Requirement A: Reproduce everything in the forum thread about engines running backward, from "Someone told me" down to "probably stall it.".

Text passage:
My motors are designed to run CC and at high rpm's (10,000-20,000). The port is timed on the crank shaft (shnearl) so it can't run in reverse at higher rpm. 

Bob


----------



## NYCB (Sep 20, 2010)

Someone told me you could get the older Cummins Diesels running backwards but they basically killed themselves doing it it.

If it happened black smoke would pour out of the air intake and it would suck its own oil for fuel, basically making a run away engine getting ready to seize.

Some quick thinking could probably stall it.


----------



## greg24k (May 19, 2007)

Flip the mixer...


----------



## dakzaag (Jan 6, 2009)

I killed a Mack one time by accidently shifting into reverse at a very low speed. After the engine died, I let off the clutch and it started back up, but black smoke poured out the breather pot. I knew it was running backward, but it would not shut off (had the old knob you pulled to shut off the fuel.) 

I finally engaged the transmition and poped the clutch to kill it. Started just fine after I changed my britches. Not to make an excuse or anything, but it was one of those two stick models and I grabbed the wrong lever. 

Gotta love a Mack truck, never missed a beat. Probably still running somewhere.:clap:


----------



## dom-mas (Nov 26, 2011)

An inj pump from a 7.3 (international/Ford) turns opposite to a 6.2 (detroit diesel/GM). They are both cam driven.


----------

Requirement B: Format the entries below as a JSON list of strings, one string per line and with blank lines omitted, covering everything from the line containing "this 840×559 image." down to the final line of the entries.

Records for this task:
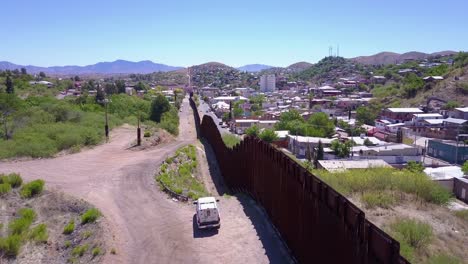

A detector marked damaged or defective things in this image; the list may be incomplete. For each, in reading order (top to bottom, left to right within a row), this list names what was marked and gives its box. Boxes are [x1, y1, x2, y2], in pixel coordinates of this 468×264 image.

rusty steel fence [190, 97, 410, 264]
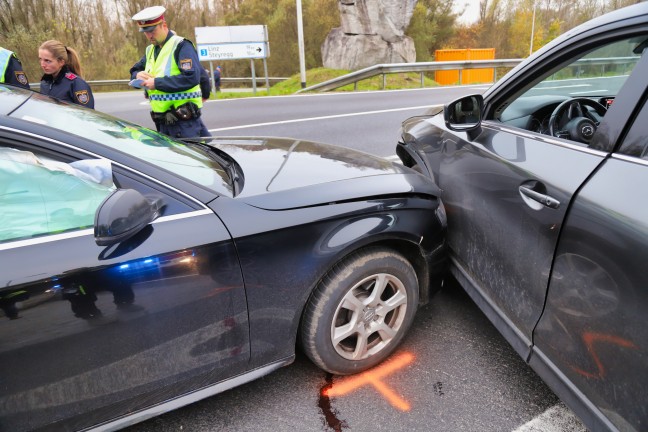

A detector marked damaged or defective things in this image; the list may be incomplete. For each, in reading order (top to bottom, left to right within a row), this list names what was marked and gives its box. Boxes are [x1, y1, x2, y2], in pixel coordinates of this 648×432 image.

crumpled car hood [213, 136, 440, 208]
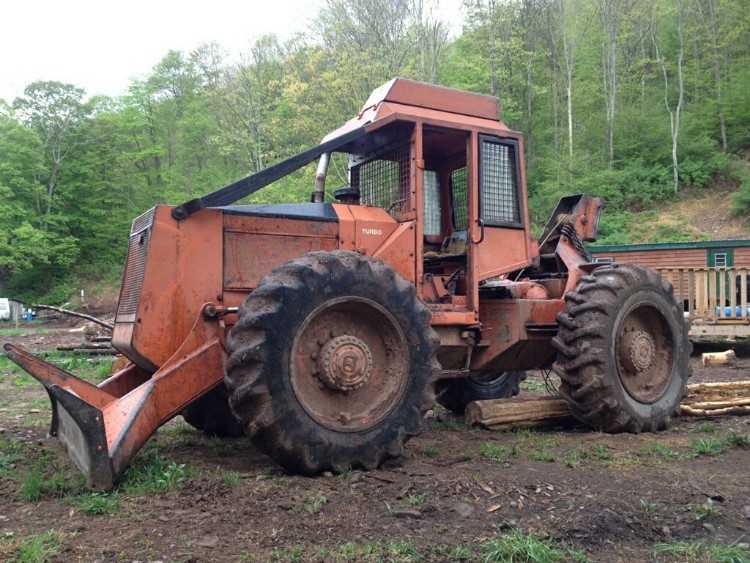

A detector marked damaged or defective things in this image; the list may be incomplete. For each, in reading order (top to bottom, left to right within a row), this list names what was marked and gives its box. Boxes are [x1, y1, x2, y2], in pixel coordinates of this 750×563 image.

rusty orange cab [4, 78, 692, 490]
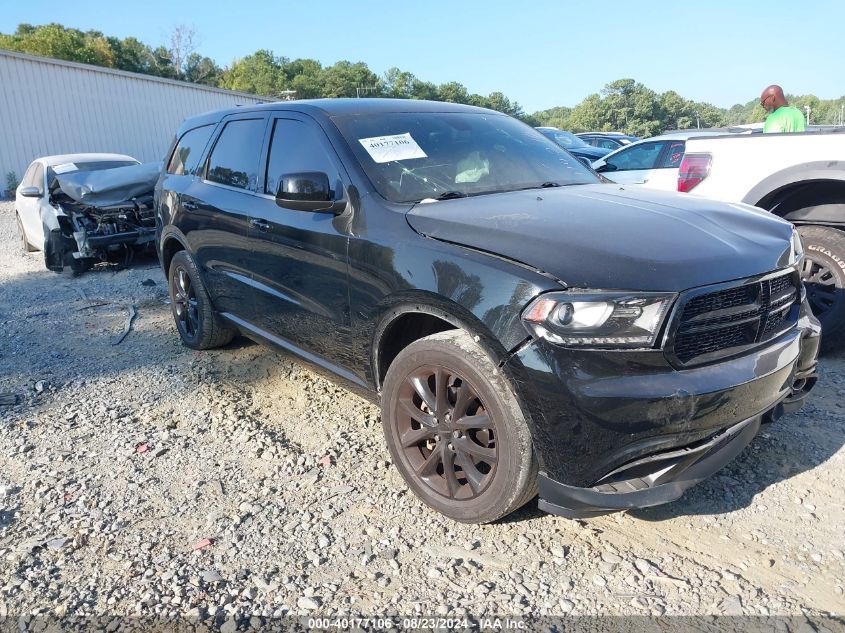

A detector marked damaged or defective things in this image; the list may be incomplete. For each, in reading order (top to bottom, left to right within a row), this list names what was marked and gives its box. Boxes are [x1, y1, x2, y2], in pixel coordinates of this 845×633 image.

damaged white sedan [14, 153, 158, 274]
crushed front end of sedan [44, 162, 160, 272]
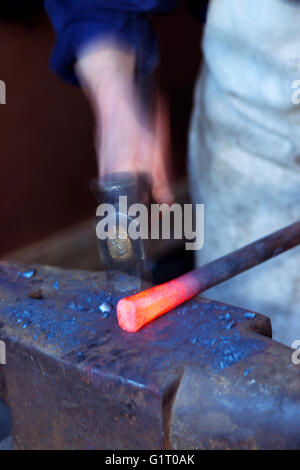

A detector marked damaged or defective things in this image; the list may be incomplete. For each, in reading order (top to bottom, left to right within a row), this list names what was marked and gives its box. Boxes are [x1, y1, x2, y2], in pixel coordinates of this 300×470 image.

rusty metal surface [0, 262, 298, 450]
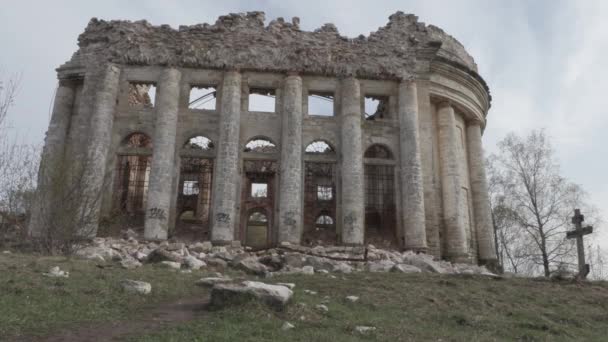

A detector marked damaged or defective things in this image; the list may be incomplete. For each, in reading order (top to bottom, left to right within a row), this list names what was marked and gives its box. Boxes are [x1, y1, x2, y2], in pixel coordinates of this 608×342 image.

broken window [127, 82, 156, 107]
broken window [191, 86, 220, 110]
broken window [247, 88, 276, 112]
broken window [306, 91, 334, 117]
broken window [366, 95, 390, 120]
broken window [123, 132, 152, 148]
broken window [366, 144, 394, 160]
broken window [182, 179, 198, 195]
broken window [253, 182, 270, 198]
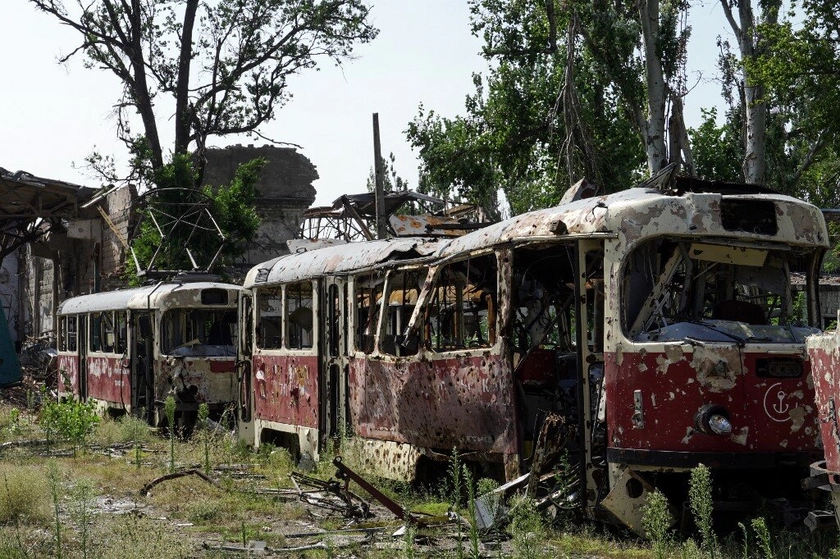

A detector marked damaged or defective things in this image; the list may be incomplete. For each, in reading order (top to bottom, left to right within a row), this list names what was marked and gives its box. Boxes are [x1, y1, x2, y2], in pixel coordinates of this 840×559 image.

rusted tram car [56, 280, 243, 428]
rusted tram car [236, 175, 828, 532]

Expected answer A:
Someone told me you could get the older Cummins Diesels running backwards but they basically killed themselves doing it it.

If it happened black smoke would pour out of the air intake and it would suck its own oil for fuel, basically making a run away engine getting ready to seize.

Some quick thinking could probably stall it.

Expected answer B:
[
  "A detector marked damaged or defective things in this image; the list may be incomplete. For each, in reading order (top to bottom, left to right within a row), this list names what was marked and gives its box. Boxes are [x1, y1, x2, y2], in pixel coordinates of this 840×559 image.",
  "rusted tram car [56, 280, 243, 428]",
  "rusted tram car [236, 175, 828, 532]"
]